Am 9. schien auch hier die Schlacht unrettbar für Frankreich verloren, nur am 7. abends begegneten die Hessen ernstem Widerstand, die Franzosen schlugen sich matt, die Schwarzen flohen in den Wald von St. Dizier, es hätte ein Leichtes sein können, den Feind in den Dreibrunnenwald zu zersprengen. Doch des Pudels Kern stak wieder darin, daß Albrechts Hauptmasse noch nicht mal den Ornain erreichte. Der Kasus macht aber nicht lachen, sondern stimmt traurig. (Bircher zitiert bunt durcheinander Regimenter, die gar nicht da waren, verschweigt andere, die er an erster Stelle hätte nennen sollen, halt nirgends die Kampfschwere auseinander. Übrigens hätten auch nach seiner falschen Aufzählung nur 4 aktive, 4 R. Regimenter der Rheinländer, 5 aktive, 4 R. der Hessen gefochten, die Differenz beträgt also nur wenig, er läßt eben außer acht, daß von »Regimentern« nur Einzelteile fochten. Übrigens haben wir beim Verlust 8. K. den bei Sommepy und M. d. Ch. mitgerechnet.) Langle machte sich so wenig aus dieser Zentrumschlappe, daß er sogar Truppen von dort für seinen pompösen Rammstoß entlehnte.
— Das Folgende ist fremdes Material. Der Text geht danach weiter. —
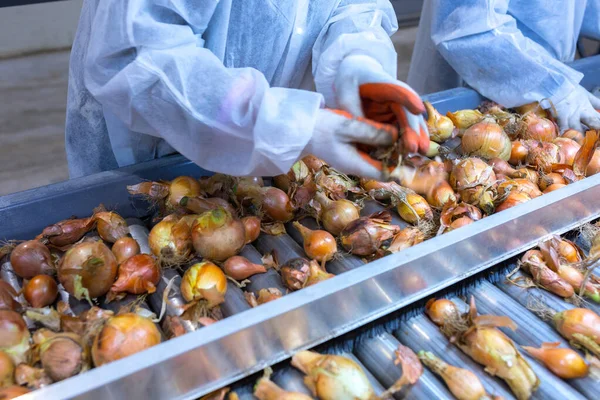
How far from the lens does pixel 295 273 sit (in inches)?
40.6

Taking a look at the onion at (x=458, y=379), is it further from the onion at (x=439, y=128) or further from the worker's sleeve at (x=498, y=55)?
the worker's sleeve at (x=498, y=55)

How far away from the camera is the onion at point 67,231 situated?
1.11 metres

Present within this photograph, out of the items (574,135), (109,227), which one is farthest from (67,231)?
(574,135)

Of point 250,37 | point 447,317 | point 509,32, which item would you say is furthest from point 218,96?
point 509,32

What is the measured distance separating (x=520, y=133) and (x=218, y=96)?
1.08m

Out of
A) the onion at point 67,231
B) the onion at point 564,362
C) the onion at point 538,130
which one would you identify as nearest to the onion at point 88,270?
the onion at point 67,231

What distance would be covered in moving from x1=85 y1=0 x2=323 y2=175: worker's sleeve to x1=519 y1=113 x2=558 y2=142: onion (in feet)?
3.10

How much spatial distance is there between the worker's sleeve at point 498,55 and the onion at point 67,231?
1.34 metres

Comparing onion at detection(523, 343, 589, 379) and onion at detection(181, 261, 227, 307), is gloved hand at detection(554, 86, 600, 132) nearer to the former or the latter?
onion at detection(523, 343, 589, 379)

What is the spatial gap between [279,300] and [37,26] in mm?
4446

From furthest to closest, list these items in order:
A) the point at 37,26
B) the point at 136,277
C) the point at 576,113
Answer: the point at 37,26 → the point at 576,113 → the point at 136,277

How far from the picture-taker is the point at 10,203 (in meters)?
1.14

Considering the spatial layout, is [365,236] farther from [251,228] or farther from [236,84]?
[236,84]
Um seine Rechte sorgte er sich nicht mehr, da am 9. das Marseiller K. aus Lothringen eintraf und angeblich schon abends eine Flankenbewegung gegen 168. Inf. bei Andernay unternahm. Es führte zu nichts, dagegen wandte sich die 30. D. (nicht »33.«) seitwärts auf Vassaincourt, wo es am 10. und 11. zu stürmischen Auftritten kam. Die Franzosen wollen das Dorf gestürmt haben, jedenfalls wich aber dann das 15. K., nachdem es sich zwischen Langle und Sarrails Linke einschob, unter dem Druck des Kronrinzen (Württemberger und des Kav. K. Hollen) bei Revigny. Von angeblich günstigem Gefecht bei Contrisson sagen die V. L. nichts, am 11. stand 88. R. noch bei Fontenay, am 12. blieb Sermaize besetzt (natürlich nicht »von Württembergern«, Verwechselung mit Sommaisne). Die Armee ging aber auf Linie Suippes–Manehould zurück. Einen zwischen dem Herzog und dem Kronprinzen verabredeten Nachtangriff untersagte Moltke, befahl noch am 10. in den Stellungen zu verharren, gab aber dann klein bei, weil Bülow ihm jede Wiederaufnahme der Schlacht verunmöglichte.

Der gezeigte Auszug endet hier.